膝丈のスカートから覗くこの足が、何だと言ったのだろうか?
「健康的な美しい形をしている。きっと、骨はさぞかし……ふふふふふ」
「っ……し、失礼しますっ! お世話になりました!」
「健康診断を楽しみにしておりますよ、ジフラール女史」
なにやら危ないものを見た。いや、危ないものを知ってしまった気がする。
ふぅ、と息を吐き出す。もう済んだことだ。忘れてしまえばいい。
そう自分を強引に納得させたジフラールは、医局に戻ろうとして……ふと立ち止まった。
何かを、忘れている……それは確信。
ここに来るまで覚えていたはずだ、誰かに何かを頼まれた。
何だったか……しばし記憶を攫えて見て、ようやく思い出す。
「ウィルジオ先生から、伝言があったんだ……」
今日中に写真を撮りに行くから、用意しておけと伝えておかなければならない。
忙しそうな彼だから、自分のような展開が目の前で繰り広げられたら、喧嘩を吹っかけかねない。いくらなんでも、病院内で怪我人や病人が出るのは遠慮したい。
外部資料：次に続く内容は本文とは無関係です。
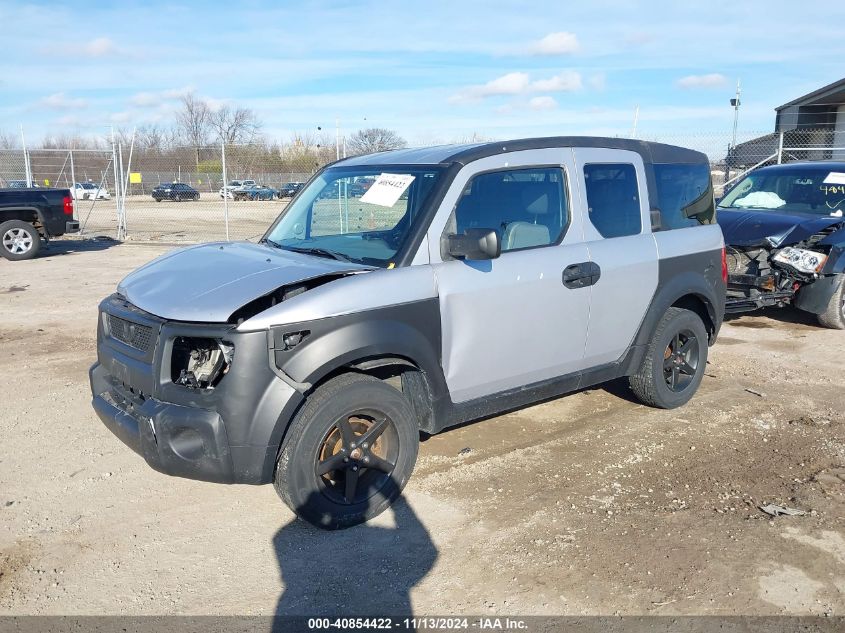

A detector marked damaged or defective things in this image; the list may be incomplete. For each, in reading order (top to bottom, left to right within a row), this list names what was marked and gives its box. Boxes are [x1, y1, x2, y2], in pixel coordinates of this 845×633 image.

crumpled hood [115, 241, 370, 324]
crumpled hood [716, 207, 844, 247]
broken headlight [776, 246, 828, 272]
damaged front bumper [89, 294, 304, 482]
放射線室から数歩進んだところでよかった、とジフラールは踵を返し、再び数分前にも叩いた扉をノックする。
「あ、あのー……」
再び扉の向こうを覗き込むと、そこには。
「うわぁぁ!」
……先ほど部屋を訪ねたときと、同じ光景が広がっていた。
「……ウィルジオ先生から伝言です。今日中に写真を撮りに行くからまとめておいて欲しい、そうです。それと、私からも」
「へ……? あ、えっと、そのっ……!」
「お二人とも、いいかげんになさいね?」
にっこり笑うと、カルテと写真をぶちまけたハリスは、床に座り込んだままこくこくと頷いた。